The SC has ruled that the first-past-the-post rule violates the majority principle and has favoured compulsory voting and imposition of a condition that only those receiving over 50 per cent of the votes in a constituency should be elected.
These are contentious issues that have been debated by teachers of politics, civil society organisations and international experts for a long time. The ECP must not take any hasty step in these matters. Electoral reform is not a push-button affair and it cannot be done through laws or whiplash alone.
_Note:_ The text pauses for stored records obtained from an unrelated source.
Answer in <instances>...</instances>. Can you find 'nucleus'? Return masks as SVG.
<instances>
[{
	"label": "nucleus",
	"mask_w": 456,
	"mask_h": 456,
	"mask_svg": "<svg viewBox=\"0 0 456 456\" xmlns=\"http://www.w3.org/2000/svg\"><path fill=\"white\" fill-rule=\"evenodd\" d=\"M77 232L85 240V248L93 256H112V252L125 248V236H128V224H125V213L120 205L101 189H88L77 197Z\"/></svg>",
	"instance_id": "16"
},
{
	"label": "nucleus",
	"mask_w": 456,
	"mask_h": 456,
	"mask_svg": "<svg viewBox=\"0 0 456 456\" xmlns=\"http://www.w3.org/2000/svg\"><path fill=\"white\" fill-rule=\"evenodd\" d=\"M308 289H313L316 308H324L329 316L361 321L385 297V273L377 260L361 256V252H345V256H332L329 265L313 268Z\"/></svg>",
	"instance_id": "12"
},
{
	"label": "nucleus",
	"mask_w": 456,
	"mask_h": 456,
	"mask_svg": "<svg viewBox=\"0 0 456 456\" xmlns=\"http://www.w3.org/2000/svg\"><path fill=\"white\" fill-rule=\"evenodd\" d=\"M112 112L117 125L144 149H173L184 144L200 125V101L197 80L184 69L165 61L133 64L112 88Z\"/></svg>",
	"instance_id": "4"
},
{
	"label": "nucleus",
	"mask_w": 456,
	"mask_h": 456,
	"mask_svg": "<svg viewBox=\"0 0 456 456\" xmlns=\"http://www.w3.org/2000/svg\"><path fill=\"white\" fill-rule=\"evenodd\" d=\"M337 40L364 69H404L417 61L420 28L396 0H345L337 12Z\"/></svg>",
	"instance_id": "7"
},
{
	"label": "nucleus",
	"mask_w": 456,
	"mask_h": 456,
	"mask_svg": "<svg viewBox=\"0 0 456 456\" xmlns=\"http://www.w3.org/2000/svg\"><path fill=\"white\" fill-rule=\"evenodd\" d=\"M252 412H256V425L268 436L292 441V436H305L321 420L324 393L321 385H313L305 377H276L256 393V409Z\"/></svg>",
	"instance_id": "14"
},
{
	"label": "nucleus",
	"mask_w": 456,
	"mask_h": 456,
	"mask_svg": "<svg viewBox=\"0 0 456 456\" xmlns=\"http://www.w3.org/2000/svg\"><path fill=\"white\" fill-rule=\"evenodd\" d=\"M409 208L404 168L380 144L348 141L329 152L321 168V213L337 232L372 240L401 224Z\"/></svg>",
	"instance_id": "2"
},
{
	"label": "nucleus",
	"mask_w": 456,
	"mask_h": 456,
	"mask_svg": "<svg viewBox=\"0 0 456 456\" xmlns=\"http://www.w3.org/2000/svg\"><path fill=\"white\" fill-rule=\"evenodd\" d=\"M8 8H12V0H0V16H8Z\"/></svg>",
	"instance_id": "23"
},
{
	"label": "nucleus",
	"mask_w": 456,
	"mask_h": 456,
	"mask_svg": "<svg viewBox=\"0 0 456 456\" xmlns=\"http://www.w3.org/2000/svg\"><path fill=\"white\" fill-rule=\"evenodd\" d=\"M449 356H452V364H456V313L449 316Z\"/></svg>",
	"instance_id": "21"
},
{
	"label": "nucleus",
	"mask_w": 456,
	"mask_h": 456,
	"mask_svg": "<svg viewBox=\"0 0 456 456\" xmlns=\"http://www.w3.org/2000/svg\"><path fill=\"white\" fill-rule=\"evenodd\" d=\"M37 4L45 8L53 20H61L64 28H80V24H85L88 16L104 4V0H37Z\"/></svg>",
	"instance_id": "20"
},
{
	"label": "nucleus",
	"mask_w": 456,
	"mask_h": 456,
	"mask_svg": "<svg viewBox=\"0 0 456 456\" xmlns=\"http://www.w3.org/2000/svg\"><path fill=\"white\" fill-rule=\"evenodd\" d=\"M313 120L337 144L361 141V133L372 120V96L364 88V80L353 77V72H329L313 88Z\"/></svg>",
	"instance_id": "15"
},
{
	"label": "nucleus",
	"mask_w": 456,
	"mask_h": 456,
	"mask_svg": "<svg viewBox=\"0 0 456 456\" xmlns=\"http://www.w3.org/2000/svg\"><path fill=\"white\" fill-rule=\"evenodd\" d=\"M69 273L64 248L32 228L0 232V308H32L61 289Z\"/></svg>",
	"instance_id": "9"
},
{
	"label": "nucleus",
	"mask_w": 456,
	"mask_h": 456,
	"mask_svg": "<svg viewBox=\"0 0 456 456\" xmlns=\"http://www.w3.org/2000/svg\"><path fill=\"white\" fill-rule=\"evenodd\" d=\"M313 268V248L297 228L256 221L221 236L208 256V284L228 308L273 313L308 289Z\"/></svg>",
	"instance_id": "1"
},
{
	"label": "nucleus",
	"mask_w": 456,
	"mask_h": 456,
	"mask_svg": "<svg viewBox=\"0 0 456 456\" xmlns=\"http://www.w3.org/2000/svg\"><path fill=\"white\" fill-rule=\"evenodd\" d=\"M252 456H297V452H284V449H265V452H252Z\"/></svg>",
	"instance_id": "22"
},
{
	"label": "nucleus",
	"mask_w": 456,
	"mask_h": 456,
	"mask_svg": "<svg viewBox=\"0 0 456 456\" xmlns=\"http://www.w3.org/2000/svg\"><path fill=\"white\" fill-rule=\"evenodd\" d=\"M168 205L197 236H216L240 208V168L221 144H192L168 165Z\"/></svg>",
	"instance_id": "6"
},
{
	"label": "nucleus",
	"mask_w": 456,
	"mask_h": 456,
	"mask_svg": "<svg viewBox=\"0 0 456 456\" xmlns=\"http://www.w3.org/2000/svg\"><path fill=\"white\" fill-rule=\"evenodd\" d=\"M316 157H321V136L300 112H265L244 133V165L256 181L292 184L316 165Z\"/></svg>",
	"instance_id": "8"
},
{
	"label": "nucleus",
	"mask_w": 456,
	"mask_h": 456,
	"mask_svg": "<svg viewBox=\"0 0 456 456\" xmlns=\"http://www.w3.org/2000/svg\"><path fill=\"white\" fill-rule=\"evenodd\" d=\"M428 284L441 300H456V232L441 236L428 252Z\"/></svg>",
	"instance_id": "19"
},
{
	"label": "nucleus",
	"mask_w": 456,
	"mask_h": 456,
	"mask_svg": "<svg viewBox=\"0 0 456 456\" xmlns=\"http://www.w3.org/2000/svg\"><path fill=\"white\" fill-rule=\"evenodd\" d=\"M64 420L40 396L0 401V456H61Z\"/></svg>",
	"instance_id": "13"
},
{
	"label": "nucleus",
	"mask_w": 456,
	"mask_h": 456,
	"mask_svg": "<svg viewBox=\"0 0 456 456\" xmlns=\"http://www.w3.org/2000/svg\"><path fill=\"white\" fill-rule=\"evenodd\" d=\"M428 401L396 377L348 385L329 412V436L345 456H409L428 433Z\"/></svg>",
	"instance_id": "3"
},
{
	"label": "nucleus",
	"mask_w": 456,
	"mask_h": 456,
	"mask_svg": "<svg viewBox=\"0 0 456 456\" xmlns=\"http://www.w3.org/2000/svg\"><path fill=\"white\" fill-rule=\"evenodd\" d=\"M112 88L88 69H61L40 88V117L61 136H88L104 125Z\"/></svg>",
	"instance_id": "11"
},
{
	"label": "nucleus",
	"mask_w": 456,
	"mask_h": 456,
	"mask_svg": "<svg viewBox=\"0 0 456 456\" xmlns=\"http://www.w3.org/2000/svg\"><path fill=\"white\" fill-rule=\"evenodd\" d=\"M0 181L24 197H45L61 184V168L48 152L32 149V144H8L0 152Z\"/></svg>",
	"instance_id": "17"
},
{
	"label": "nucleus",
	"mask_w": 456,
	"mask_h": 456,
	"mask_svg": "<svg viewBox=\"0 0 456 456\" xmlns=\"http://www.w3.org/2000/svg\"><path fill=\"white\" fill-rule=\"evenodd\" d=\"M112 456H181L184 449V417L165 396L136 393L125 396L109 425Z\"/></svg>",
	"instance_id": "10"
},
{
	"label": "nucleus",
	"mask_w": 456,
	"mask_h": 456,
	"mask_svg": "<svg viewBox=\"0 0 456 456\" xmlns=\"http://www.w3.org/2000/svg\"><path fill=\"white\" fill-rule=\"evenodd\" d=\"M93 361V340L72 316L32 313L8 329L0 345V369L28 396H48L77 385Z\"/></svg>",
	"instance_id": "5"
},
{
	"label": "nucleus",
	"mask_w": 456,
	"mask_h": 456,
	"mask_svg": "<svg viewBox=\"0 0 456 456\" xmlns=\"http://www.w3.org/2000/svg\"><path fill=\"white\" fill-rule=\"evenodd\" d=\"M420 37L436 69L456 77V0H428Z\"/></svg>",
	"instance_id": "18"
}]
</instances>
The role of power, status and money in elections needs to be eliminated not only because it makes a mockery of free and fair election but also because it blocks the democratic will of the people, as the poor, including peasants and workers, cannot contest elections. Until we have a more just environment the case for reservation of seats for working people is becoming irresistible.
The system of democracy, including the election system, is under threat, on the one hand, from the vested interest created by authoritarian rulers and, on the other hand, from the extremists who wish to establish their brand of Islam through the use of explosive devices.
In these circumstances the ECP should first tell the people that it has put its own house in order. For the first time we have a multi-member permanent election commission and the public wishes to know how it will function in order to achieve the desired level of efficiency and maintain its independence not only of all state institutions but also from the prejudices and fads and foibles of its members.